All I'm saying is that there is an inherent pitfall in revering the volunteer militiamen of Lexington and Concord, our beloved raggedy, gun-toting amateurs who defied the powers-that-were. As when today's raggedy, gun-toting amateurs defy the powers-that-be in their honor and someone gets hurt. Timothy McVeigh, for example.
Ten years ago, he bombed the federal building in Oklahoma City - on April 19. Get it? The heroes at Lexington and Concord were the equivalent of Timothy McVeigh. I suspect there will be an uproar over that one.
From there she deftly segues into discussing a film about a band called "The Minutemen". From which comes this poignant moment:
The best part of the film, and the most heartbreaking, is when Watt walks around the park where he met Boon, a childhood friend who died in a car accident in 1985. "I was quite smitten with him," Watt remembers. "He was playing army and he fell out of a tree on me."

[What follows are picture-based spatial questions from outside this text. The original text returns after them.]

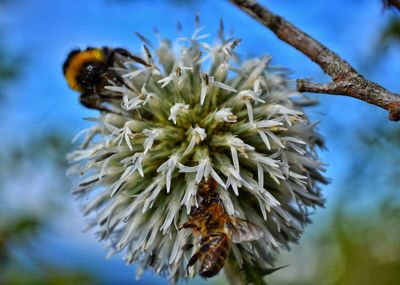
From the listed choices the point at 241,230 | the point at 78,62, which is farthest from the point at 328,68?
the point at 78,62

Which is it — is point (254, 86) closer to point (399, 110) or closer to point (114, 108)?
point (114, 108)

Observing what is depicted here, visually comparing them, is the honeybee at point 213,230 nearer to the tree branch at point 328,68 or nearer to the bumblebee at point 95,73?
the tree branch at point 328,68

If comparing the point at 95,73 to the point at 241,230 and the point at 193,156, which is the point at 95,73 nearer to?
the point at 193,156

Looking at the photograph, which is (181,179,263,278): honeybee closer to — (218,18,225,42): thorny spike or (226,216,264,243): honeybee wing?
(226,216,264,243): honeybee wing

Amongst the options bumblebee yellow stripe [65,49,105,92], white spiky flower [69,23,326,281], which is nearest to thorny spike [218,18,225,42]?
white spiky flower [69,23,326,281]

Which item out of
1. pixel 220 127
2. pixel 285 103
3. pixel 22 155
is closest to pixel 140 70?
pixel 220 127

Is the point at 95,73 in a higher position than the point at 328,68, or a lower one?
higher
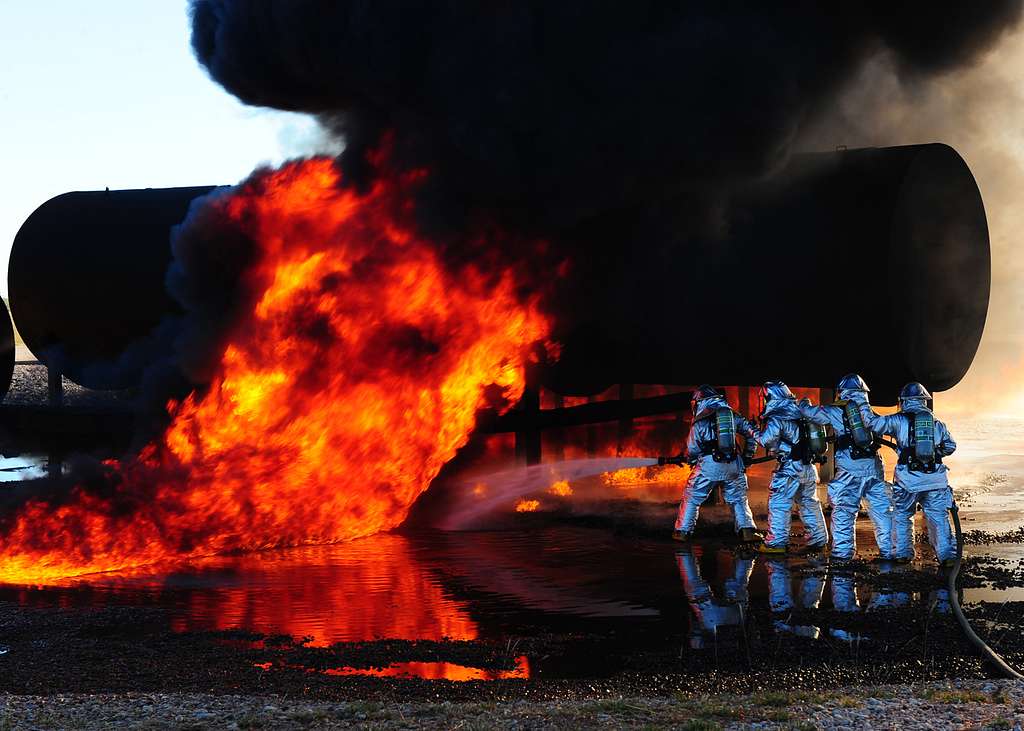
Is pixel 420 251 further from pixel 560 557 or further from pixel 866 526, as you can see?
pixel 866 526

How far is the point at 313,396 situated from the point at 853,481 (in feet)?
16.5

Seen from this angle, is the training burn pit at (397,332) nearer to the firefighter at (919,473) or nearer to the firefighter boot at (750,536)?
the firefighter at (919,473)

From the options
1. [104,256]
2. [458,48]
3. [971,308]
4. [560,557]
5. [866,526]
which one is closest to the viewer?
[560,557]

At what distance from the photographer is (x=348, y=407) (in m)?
12.4

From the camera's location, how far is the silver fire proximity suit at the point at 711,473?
12.0 meters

As he stares at the very tree, it occurs to me that playing army when you're 13 is fine. Grown men playing army on the Mexican border? No, thanks. Uh, you know, playing army when you're 13 is not quite so fine, Sarah. It's pretty weird, actually.
And I'll freely admit that immigration is not my hot button. But I see nothing wrong with what the modern Minutemen did at the Arizona border, despite the obvious horror with which the MSM greeted them.